OCIT’s CIO, KC Roestenberg, presides over a department with a $132.7 million combined budget for FY 2025-26. This scale makes the RFI credible: the county has the resources to execute a major migration if it chooses to, but also the fiduciary responsibility to scrutinize cloud costs.
What Other Organizations Should Do Now
For IT leaders watching Orange County’s example, a few practical lessons stand out:
- Run your own cost-comparison exercise. Even a lightweight RFI can reveal whether your organization is overpaying for lock-in. Estimate data egress, licensing adjustments and dual-running costs for your top 20 workloads.
- Audit your Azure-specific dependencies. Map every application to the managed services it relies on. Flag anything that would break or require a rewrite if you had to leave Azure today.
- Review contract termination and data portability clauses. Understand your rights to export data in a usable format and the notice periods required. Negotiate better terms at renewal if gaps exist.
- Federated identity is a strategic choice, not just a convenience. If you use Entra ID as your primary identity provider, model what a migration would look like for user accounts, service principals and conditional access policies.
- Test a pilot exit on a low-risk workload. Even a simple lift-and-shift of a non-critical app will teach you about tooling, timing and hidden costs.
Vendors responding to the RFI should emphasize discovery methodology, reversibility plans, and clear separation of professional services from estimated egress and dual-running fees. OCIT’s team will be looking for proof that a bidder can handle government scale without service disruption.
What Happens Next
The RFI is just the opening gambit. OCIT will collect responses through early November, likely hold vendor conferences or capability demonstrations, and then decide whether to issue a formal Request for Proposals (RFP) or pause. Watch for subsequent procurement notices that include technical attachments, performance baselines or regulatory constraints — those will reveal how seriously the county is pursuing a move.

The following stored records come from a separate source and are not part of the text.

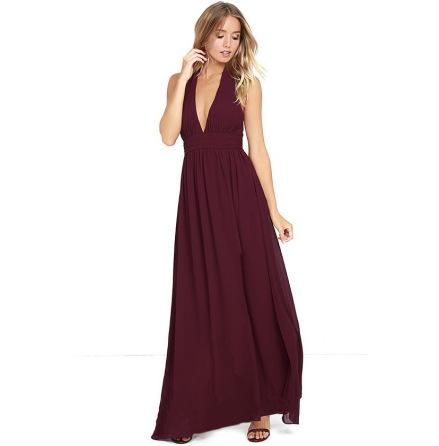 Audrey Dress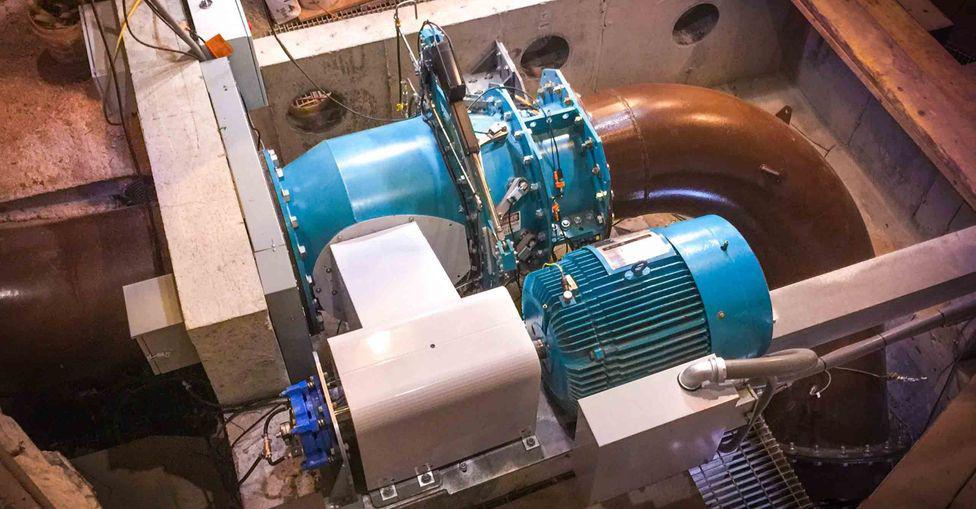 Компания Natel Energy уже установила турбины, которые будут более дружелюбными к экосистеме в штате Мэн, США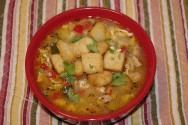 Photo of Egg Drop Turkey Soup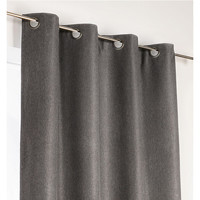 Home Curtains & blinds Linder CALYPSO OCCULTANT Grey / Dark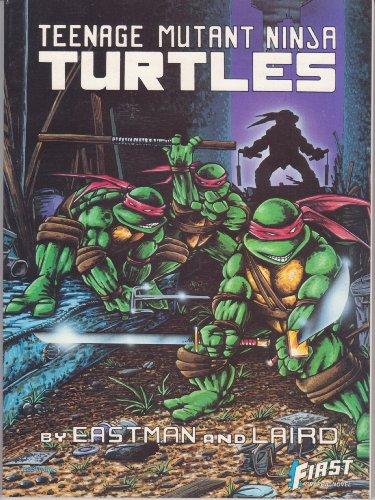 Teenage Mutant Ninja Turtles I: Eastman, Kevin B.;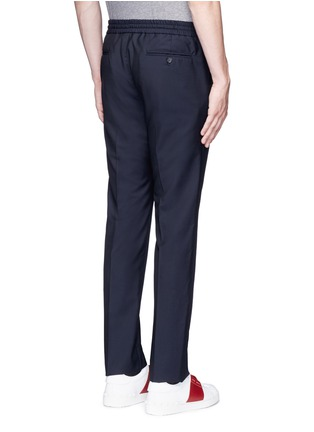 Back View - Click To Enlarge - Valentino - Tailored wool-Mohair jogging pants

If an RFP emerges, it will become a public case study that other cities and counties follow. Even if Orange County ultimately stays on Azure, the cost data it gathers will influence contract negotiations and give other agencies a template for evaluating their own options.
For now, the message is clear: no public-sector IT department can afford to assume that today’s cloud platform is tomorrow’s default. Cost comparison is becoming standard operating procedure, and Azure customers everywhere should take note.